The anarchist individualists of Max Stirner’s school, those who wanted to draw from Stirnerian doctrine consequences in economic matters, like John Henry Mackay and Benjamin Tucker — the former set out his ideas in a well-known book, Anarchistes, and the latter advertises them with an English-language journal in New York, Liberty — are true bourgeois economists, liberalists who would join hands with our Maffeo Pantaleoni, Vilfredo Pareto and… the young conservative liberal monarchists, etc., like Giovanni Borelli.
And Mackay — whom Zoccoli, in his preface to Stirner’s book,[2] does not want, out of respect for readers, to honor with an excessive act of courtesy (probably Zoccoli, as well as he ignores all the anarchism he talks about, also ignores that Mackay is known in Germany and England as one of the best poets) — is the most authoritative interpreter of his master. It was Mackay who first took care of the reissue of Stirner’s works, who collected his minor writings, and wrote a biography; and he was the first one to make the mistake of seeing in the Unique a kind of Bible of anarchism.
Stirnerian individualism leads in economics to “individual” property, to capitalist privilege, that is, to the denial, through the power of money (which anarchist stirnerians do not want abolished), of that freedom they claim in politics, morals and philosophy. Mackay, by the way, does not hide his liberalist ideas in any way, although he denies their logical consequences; he maintains that in anarchy free competition of interests will facilitate natural selection, and that property is necessary to freedom.[3]

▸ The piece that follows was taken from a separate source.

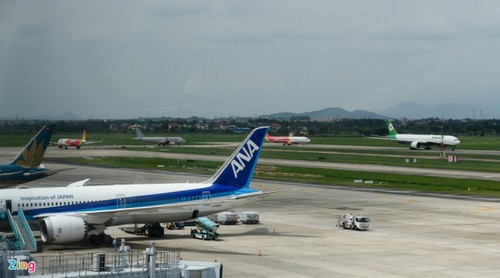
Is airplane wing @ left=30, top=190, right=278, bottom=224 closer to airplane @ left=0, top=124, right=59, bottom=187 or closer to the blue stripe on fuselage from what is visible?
the blue stripe on fuselage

It is not appropriate here to explain the mistake that Mackay falls into, and to refute his theory.
In politics, the consequence of Stirnerian individualism is either the isolation I mentioned above, or tyranny: the former impossible, the latter perverse, and above all anti-anarchist.
Outside the concept of solidarity, the individual who thinks only of himself, and of others only insofar as they are useful or harmful to him, in order to be completely free needs to stand above everyone, to be the highest authority; which may even be good, if history tells us that some absolute rulers were good, but it may also be bad. And for anarchists, it is not a question of having a good or bad tyrant, but of having none over them and not being one over others.
If the Stirnerian theory is dragged into the field of reality, of lived life, outside of abstract speculation, we soon see how tenuous and vague is the thread that binds anarchism properly said to individualism; besides, it is natural that this relationship exists, however small it may be, since all theories, even the most contradictory ones, have on the one hand or the other something in common.
III
I have spoken so far of individualists, and I forgot to give a warning to the reader that he may be confused by so much clutter of names, subdivisions, theories.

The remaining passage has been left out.